なぜなら、彼女の笑った顔が意外にも可愛くて、咄嗟に出てくる言葉がなかった。
「はぁ、寝るよ」
電気を消して二人でベッドに横たわる。
「おや、すみなさい」
そう呟いた彼女に「おやすみ」と返事をすれば、次に聞こえたのは寝息だけ。
彼女の寝息に自分の瞼も自然と下がっていき、そのまま意識は遠のいていった。
ふと、目が冷めれば辺りはまだ暗かった。外もまだ明るくはない。何分そうしていたのか、暗がりに目が慣れてきた頃、背中の暖かさに気がついた。
そういえばそうだったな。
彼女を連れて帰って来たことをすっかり忘れていた。
ちょっとした好奇心だった。寝返りを打ち、彼女の方に向く。
思ったより近い距離。そのうえ、こっちを向いて寝ていたこと。そのどちらも想像していなくて、心臓が跳ねた。
無駄に息を潜めて、寝顔を見る。さっきはまじまじと見ていなかったが、改めて見ると整った顔立ちをしていた。笑った顔も可愛かったし、寝顔も可愛いとか。
ハラリ、と落ちた髪の毛が気になって、髪の毛を耳にかけてあげる。耳に触れてしまったからだろう、身じろぐ彼女に緊張がはしったが、起きることなかった。
気持ちよさそうに寝る彼女に、自分ももう一度目を瞑る。
眠気はすぐに訪れた。
「懐かしいなぁ」
そのあと、朝に起きた彼女は私にひたすら平謝り。気にしなくてもいいというのに、暫く引きずっていて、大学で会う度に謝られた。そうして、なんやかんやといつの間にか彼女と縁が出来ていたのだ。

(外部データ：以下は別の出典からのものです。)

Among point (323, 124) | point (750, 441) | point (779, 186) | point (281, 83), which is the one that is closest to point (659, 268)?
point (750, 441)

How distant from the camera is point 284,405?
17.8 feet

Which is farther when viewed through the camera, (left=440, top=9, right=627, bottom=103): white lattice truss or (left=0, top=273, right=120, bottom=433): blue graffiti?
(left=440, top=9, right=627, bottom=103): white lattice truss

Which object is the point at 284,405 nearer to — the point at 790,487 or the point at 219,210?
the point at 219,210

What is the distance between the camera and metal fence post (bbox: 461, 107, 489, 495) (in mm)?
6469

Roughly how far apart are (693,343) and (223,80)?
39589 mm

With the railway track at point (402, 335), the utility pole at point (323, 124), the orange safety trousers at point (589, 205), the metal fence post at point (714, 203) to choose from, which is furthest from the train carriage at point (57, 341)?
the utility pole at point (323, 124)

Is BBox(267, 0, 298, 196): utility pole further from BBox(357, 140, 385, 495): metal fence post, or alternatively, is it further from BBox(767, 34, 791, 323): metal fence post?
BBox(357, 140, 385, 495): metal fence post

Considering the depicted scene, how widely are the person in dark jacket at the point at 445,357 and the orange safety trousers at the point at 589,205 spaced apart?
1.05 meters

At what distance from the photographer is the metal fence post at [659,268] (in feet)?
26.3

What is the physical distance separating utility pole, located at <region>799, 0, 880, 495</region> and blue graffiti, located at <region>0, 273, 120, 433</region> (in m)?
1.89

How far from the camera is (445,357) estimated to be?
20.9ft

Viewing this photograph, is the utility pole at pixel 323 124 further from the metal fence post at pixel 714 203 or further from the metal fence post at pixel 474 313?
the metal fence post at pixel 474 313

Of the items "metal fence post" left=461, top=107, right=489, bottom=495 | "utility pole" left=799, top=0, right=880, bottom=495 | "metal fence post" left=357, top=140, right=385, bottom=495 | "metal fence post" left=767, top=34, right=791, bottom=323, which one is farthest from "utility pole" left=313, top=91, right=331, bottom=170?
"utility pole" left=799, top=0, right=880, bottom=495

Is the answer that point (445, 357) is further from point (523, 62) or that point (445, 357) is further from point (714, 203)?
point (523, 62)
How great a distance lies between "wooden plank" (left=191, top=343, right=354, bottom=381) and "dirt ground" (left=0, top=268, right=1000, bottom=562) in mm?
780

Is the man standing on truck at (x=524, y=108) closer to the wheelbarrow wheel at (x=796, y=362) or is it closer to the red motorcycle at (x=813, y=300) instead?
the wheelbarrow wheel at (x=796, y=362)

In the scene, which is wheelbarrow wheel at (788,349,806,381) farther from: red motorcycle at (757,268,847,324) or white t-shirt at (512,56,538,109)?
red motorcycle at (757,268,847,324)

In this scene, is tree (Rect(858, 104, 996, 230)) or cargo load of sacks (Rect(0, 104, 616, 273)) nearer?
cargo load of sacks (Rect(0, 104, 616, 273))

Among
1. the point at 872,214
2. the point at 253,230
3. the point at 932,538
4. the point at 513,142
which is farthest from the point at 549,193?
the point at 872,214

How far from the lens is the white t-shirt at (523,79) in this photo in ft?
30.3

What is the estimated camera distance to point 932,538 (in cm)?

世の中なにが起こるかわからない。
再度、零れてくる髪の毛をすくい、彼女の耳にかけてあげる。
「……ふふふっ」
「ごめん、起こしちゃったね。まだ早いから寝てていいよ」
「ん〜……」
腕の中に擦り寄ってくる彼女を抱きしめる。
腕の中で、クスクスと楽しそうに笑う彼女が可愛すぎて、抱きしめる力を強める。
「ぐるぢぃ」
「あはは」
「ねぇ、もうすこしいっしょに」
「うん。おやすみ」
「おや、す……さぃ」
先に眠りに落ちた彼女に続いて目を閉じれば、あの時と同様に眠気はすぐに訪れた。